Thank you Arkay and Allen. So it is nothing to be worry about Great to hear, because I started to plan staying in Georgia for 8 week
Happy New Year!


----------



## ♥JJ1♥ (Feb 11, 2006)

as the others say each airlines has their own policy, the older the better for them really. remember to read up on flying with a baby- so feeding them on take off to get them to suck adn clear ears etc.


----------



## selene78 (Jun 22, 2012)

Thanks Everyone
JJJ - I will remember about feeding It is the same with older babies, and I have an experience with my daughter
Heaps - Georgia is over the Kaukaz. Depending of where you read - it is Europe, Asia or EuroAsia Former ZSRR, over the Black Sea - on the north from Turkey.
The law regulations are really good about surrogacy - biological parents are written in certificate of birth, so you don't need to adopt your own child, and wait for surro mum to sign some papers. With contract signed with surro mum and clinic you are parent from the begining. After baby is born you get the certificate and apply for passport in your Embassy. It can take to 4 weeks (in my case), thats why I will (hopefully) travel with 4-week-baby by plane. By car it is to far away to go. 
I don't know the UK regulations, as I am citizen of Poland.
K


----------



## eggtastic (Jul 20, 2010)

Hello There Selene and everyone else,

I have never come across surrogacy in Georgia.

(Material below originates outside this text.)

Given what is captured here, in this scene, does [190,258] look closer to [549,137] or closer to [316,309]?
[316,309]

Can you please let me know if you know of anyone from the UK doing surrogacy in Georgia  I am wondering if this could be an option for us.

Does anyone know of the legalities of this?  Also costings? 

Selene - what clinic are you with?? 

E x


----------



## kare72 (Feb 26, 2010)

Hi we flew home with baby  from India at 3 1/2 weeks.  We had two flights one Delhi to Abu Dhabi and Abu Dhabi to home.  She slept the whole way on both trips.  We flew Etihad and they gave us bassinet seats - stewardess' were very helpful with heating bottles.  I think some airlines say seven days but not sure if all have that minimum.  Best wishes


----------



## selene78 (Jun 22, 2012)

Helo,
Kare72 - thanks a lot for information I feel calm with all those information about flying)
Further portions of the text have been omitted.